Mr. Michael Fuller
Willamette University College of Law
Oregon State University
MICHAEL is a partner with the firm and practices consumer bankruptcy law, taking on 20 percent of his cases pro bono. He is also an adjunct professor of consumer law and student loan litigation at Lewis & Clark Law School. He is admitted to practice before the U.S. Supreme Court and the U.S. Ninth Circuit Court of Appeals. Previously, he was a public interest fellow at Legal Aid Services of Oregon and a staffer for former Sen. Gordon Smith in his Washington, D.C., office.

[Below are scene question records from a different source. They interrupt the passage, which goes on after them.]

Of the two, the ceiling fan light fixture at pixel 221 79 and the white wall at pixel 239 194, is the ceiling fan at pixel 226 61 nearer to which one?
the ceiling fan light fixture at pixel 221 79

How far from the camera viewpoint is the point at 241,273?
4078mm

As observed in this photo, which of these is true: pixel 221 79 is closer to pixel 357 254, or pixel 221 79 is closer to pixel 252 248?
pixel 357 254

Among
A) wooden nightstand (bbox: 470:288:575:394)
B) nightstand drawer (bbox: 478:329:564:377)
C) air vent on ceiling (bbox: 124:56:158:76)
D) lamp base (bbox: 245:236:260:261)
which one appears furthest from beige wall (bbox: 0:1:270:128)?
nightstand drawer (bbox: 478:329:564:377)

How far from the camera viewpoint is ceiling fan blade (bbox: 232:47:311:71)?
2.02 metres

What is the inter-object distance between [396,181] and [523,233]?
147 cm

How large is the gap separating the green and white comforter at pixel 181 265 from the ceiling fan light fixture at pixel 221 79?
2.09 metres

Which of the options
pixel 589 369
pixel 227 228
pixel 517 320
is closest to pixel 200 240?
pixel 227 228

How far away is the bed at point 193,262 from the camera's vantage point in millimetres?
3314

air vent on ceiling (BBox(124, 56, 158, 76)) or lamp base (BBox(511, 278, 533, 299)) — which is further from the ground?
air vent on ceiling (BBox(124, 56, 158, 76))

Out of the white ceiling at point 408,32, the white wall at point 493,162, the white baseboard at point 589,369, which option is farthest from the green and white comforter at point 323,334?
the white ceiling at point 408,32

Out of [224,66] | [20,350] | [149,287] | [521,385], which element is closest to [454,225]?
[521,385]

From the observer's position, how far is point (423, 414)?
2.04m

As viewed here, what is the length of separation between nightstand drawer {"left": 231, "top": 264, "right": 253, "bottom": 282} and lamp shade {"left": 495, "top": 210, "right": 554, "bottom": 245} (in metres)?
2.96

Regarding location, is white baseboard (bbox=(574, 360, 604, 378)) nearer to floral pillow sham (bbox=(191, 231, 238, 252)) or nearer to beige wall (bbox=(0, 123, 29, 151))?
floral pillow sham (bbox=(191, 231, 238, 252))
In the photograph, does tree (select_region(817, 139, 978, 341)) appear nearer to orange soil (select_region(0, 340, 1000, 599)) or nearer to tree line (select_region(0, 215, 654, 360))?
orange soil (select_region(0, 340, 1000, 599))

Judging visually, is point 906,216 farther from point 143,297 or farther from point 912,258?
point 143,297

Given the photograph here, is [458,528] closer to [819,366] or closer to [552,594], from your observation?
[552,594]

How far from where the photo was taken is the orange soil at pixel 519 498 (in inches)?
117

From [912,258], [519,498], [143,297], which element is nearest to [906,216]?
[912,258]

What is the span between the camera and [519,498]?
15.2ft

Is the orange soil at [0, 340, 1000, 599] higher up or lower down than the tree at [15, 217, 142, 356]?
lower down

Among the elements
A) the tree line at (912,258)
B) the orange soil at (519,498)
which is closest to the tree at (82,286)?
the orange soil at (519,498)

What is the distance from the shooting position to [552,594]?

Michael has served as director of the Oregon District Court Historical Society, past chair of the Consumer Law Section of the Oregon State Bar and on the Executive Committee of its Debtor/Creditor Section, chair of the Oregon Consumer League’s Financial Services Committee, guardian of the Leadership Academy of the Oregon Trial Lawyers Association, past chair of the Oregon State Chapter of the National Association of Consumer Advocates, and past chair of the American Bar Association’s YLS Bankruptcy Section. He is a volunteer attorney with the Federal Court Pro Bono Program, his church’s Legal Aid Booth and with Legal Aid Services of Oregon’s Bankruptcy Clinic.

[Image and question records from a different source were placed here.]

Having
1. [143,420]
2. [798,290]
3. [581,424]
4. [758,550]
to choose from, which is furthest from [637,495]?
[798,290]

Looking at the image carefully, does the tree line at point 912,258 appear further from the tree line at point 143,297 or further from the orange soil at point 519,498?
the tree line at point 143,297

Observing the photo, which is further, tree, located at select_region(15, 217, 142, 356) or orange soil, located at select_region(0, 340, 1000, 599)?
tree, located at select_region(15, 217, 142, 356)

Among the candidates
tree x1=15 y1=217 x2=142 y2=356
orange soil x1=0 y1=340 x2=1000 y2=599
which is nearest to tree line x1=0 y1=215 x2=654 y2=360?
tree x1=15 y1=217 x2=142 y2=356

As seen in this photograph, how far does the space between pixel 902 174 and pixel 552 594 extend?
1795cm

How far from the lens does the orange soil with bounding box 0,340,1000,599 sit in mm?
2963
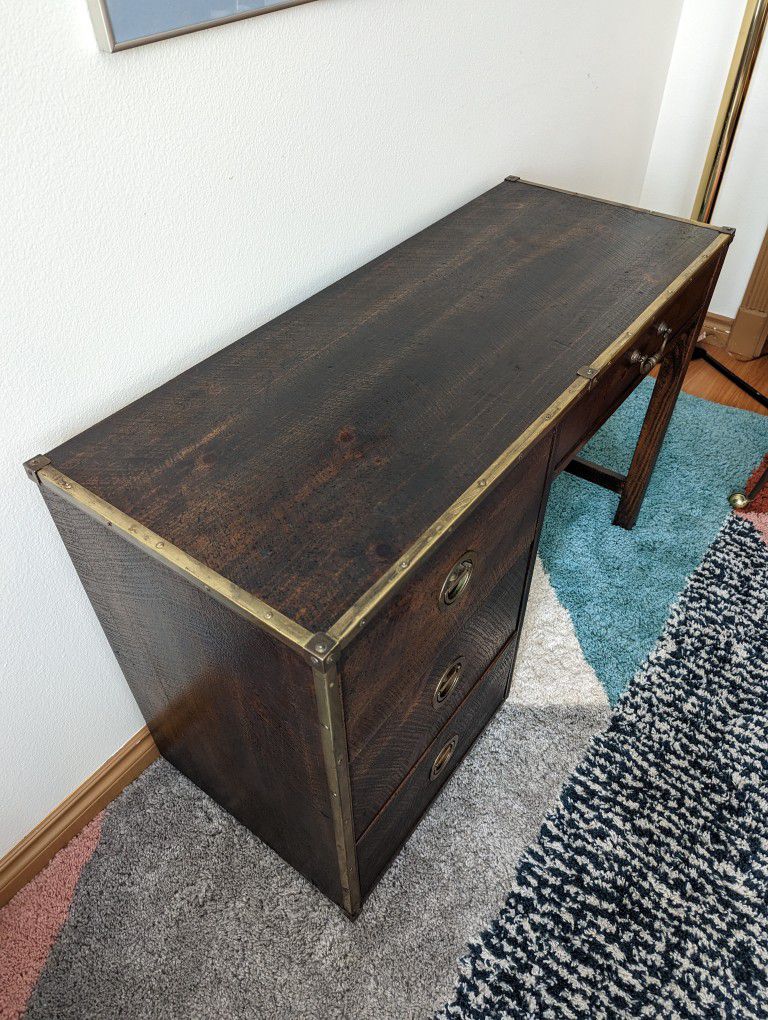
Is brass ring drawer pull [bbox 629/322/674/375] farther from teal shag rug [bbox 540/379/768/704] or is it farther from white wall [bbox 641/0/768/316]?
white wall [bbox 641/0/768/316]

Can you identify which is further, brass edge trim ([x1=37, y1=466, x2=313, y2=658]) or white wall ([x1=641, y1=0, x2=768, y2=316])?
white wall ([x1=641, y1=0, x2=768, y2=316])

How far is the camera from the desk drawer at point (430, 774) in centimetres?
100

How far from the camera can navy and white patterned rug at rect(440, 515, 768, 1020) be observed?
1.02 metres

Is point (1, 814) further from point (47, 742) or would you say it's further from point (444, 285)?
point (444, 285)

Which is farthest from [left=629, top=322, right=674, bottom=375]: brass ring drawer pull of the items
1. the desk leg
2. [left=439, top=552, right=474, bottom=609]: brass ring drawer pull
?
[left=439, top=552, right=474, bottom=609]: brass ring drawer pull

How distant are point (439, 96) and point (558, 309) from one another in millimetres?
431

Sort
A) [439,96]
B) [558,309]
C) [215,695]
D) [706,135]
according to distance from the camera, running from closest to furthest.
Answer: [215,695] → [558,309] → [439,96] → [706,135]

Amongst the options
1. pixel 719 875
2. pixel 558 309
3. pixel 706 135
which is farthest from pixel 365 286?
pixel 706 135

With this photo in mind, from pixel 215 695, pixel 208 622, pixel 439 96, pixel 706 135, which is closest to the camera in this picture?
pixel 208 622

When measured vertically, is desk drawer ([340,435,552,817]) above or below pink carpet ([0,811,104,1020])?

Inspired by his own background growing up poor and raised by a single mom, and later by a conversation with now-retired Bankruptcy Judge Elizabeth Perris in 2005, Michael started a pro bono project to discharge student loans in Oregon bankruptcy courts, limiting the project to borrowers under the poverty line on direct referral from Legal Aid Services. It has since discharged more than $1 million in educational debt under the undue-hardship exception and provided more than 500 other borrowers with non-litigation pro bono services, from legal advice to help filling out student loan forms. In 2016, he wrote Oregon Student Debt, a free book that is publicly available at his pro bono project website, OregonStudentDebt.com.

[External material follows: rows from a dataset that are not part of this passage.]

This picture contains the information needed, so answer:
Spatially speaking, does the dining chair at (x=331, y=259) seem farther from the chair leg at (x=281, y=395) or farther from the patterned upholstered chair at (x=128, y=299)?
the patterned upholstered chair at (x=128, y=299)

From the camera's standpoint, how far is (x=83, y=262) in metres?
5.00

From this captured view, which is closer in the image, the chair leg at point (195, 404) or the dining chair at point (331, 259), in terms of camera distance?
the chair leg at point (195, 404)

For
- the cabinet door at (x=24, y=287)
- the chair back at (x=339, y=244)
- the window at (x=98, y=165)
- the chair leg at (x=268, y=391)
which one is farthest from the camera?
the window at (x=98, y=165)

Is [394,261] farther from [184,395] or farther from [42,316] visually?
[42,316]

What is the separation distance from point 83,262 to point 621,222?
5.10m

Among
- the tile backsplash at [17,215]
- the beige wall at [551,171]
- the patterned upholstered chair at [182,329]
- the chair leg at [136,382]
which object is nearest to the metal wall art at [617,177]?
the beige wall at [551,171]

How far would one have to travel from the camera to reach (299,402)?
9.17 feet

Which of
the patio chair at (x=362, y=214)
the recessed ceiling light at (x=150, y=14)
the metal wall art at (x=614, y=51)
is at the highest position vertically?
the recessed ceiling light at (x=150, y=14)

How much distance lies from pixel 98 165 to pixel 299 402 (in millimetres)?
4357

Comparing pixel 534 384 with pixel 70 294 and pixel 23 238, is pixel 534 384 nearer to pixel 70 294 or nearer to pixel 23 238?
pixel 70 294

Michael also visits local high schools each month to teach students about loans, credit and insolvency. Since 2009, he has mentored four inner-city at-risk students at an alternative high school in North Portland, and he is currently mentoring his fourth young attorney through the Oregon State Bar’s New Lawyer Mentoring Program. In addition, he mentors college students studying pre-law through Portland State University’s Explore the Law mentorship program, volunteers as a mock trial judge with the Classroom Law Project, and teaches You and the Law each year at his former high school.